▶ _WHAT THIS TASK INVOLVES_
Reproduce the text of every item below word for word, leaving the pictures out of your answer.
◆ ◆ ◆ ◆ ◆ ◆ ◆
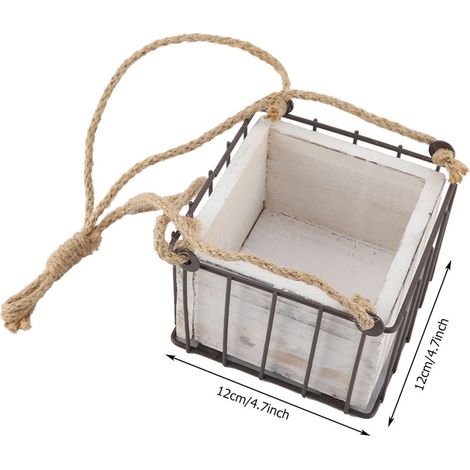 Jardinière suspendue murale décorative pour plantes d'intérieur et d'extérieur, panier suspendu pour fleurs et pots de fleurs (1/5)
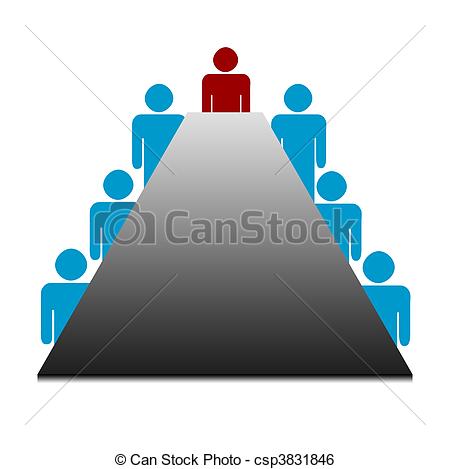 conference clipart chairperson
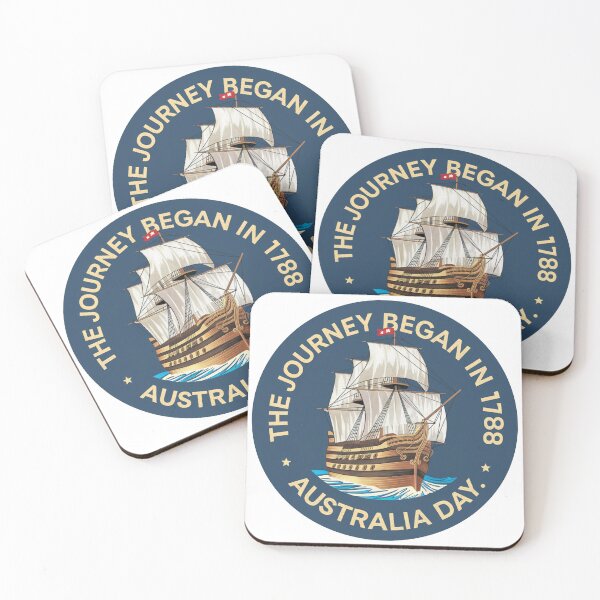 Item preview, Australia Day 1788 Ship Design – The Journey Began designed and sold by Justin Haas.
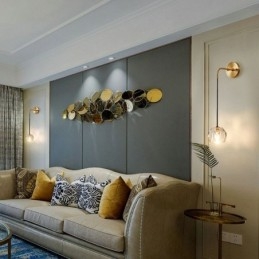 Moderne Vegglampe Kreativ Krystallvegglampe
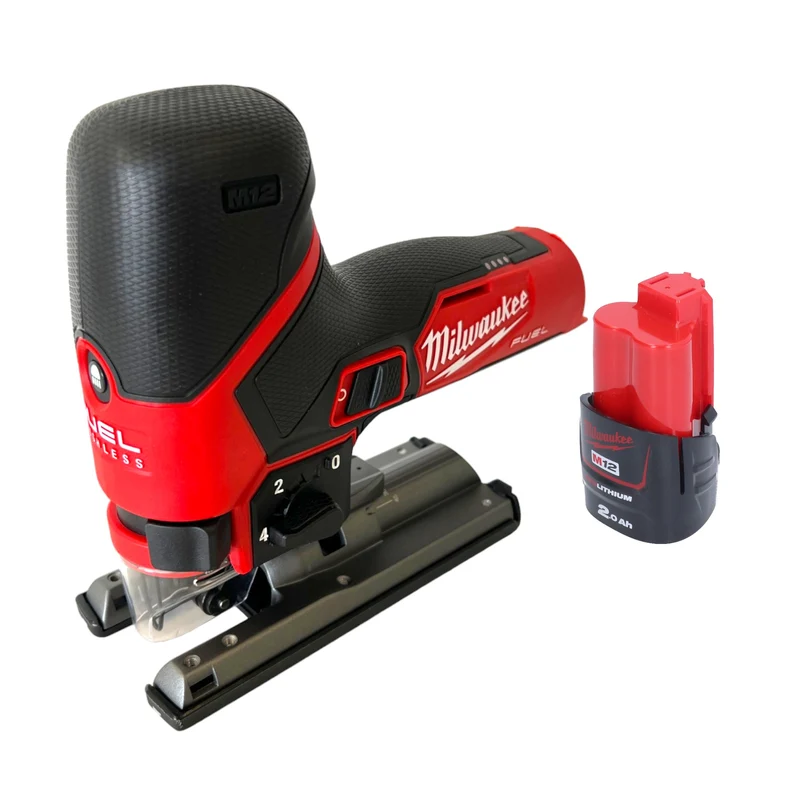 Milwaukee M12 FJS-201 Akku Stichsäge 12 V 22 mm Brushless + 1x Akku 2,0 Ah - ohne Ladegerät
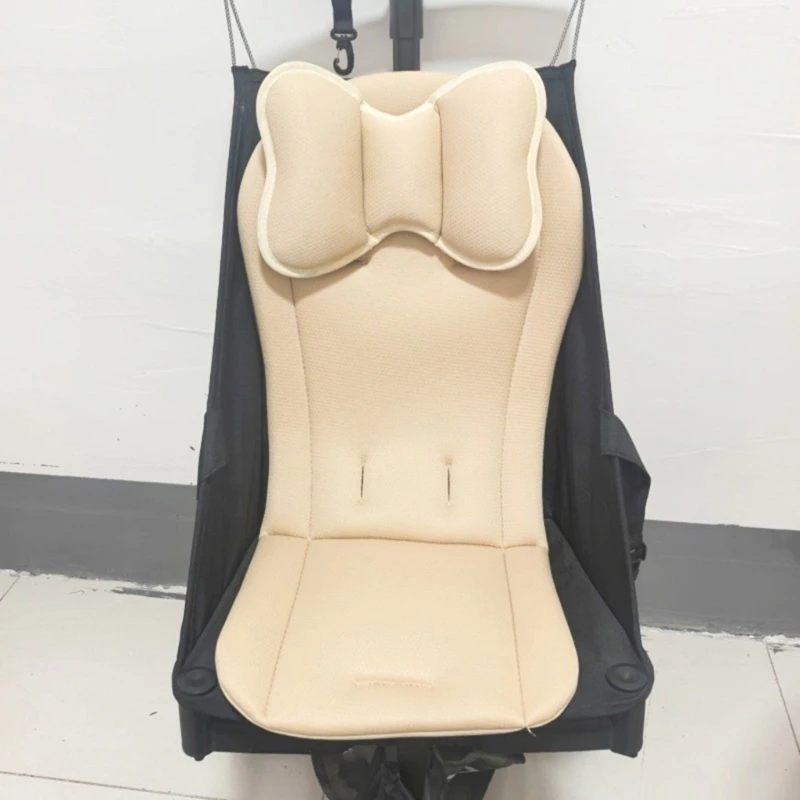 Cojín transpirable para cochecito de bebé – Suave y lavable - imagen 4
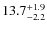 $ 13.7 _{\rm - 2.2 }^{+ 1.9 }$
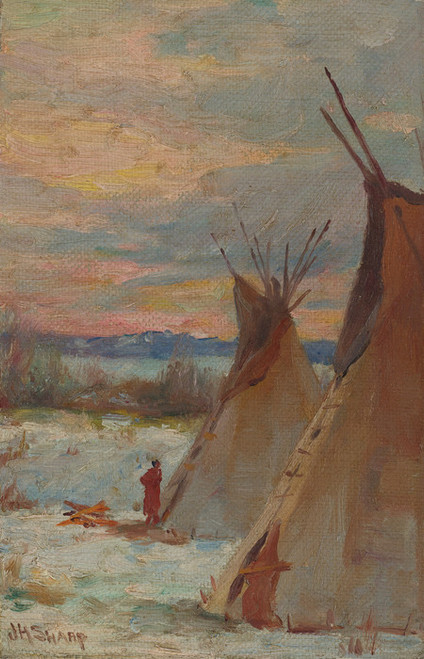Art Prints of Winter Landscape by Joseph Henry Sharp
◆ ◆ ◆ ◆ ◆ ◆ ◆
▶ _RESPONSE_
 Jardinière suspendue murale décorative pour plantes d'intérieur et d'extérieur, panier suspendu pour fleurs et pots de fleurs (1/5)
 conference clipart chairperson
 Item preview, Australia Day 1788 Ship Design – The Journey Began designed and sold by Justin Haas.
 Moderne Vegglampe Kreativ Krystallvegglampe
 Milwaukee M12 FJS-201 Akku Stichsäge 12 V 22 mm Brushless + 1x Akku 2,0 Ah - ohne Ladegerät
 Cojín transpirable para cochecito de bebé – Suave y lavable - imagen 4
 $ 13.7 _{\rm - 2.2 }^{+ 1.9 }$
Art Prints of Winter Landscape by Joseph Henry Sharp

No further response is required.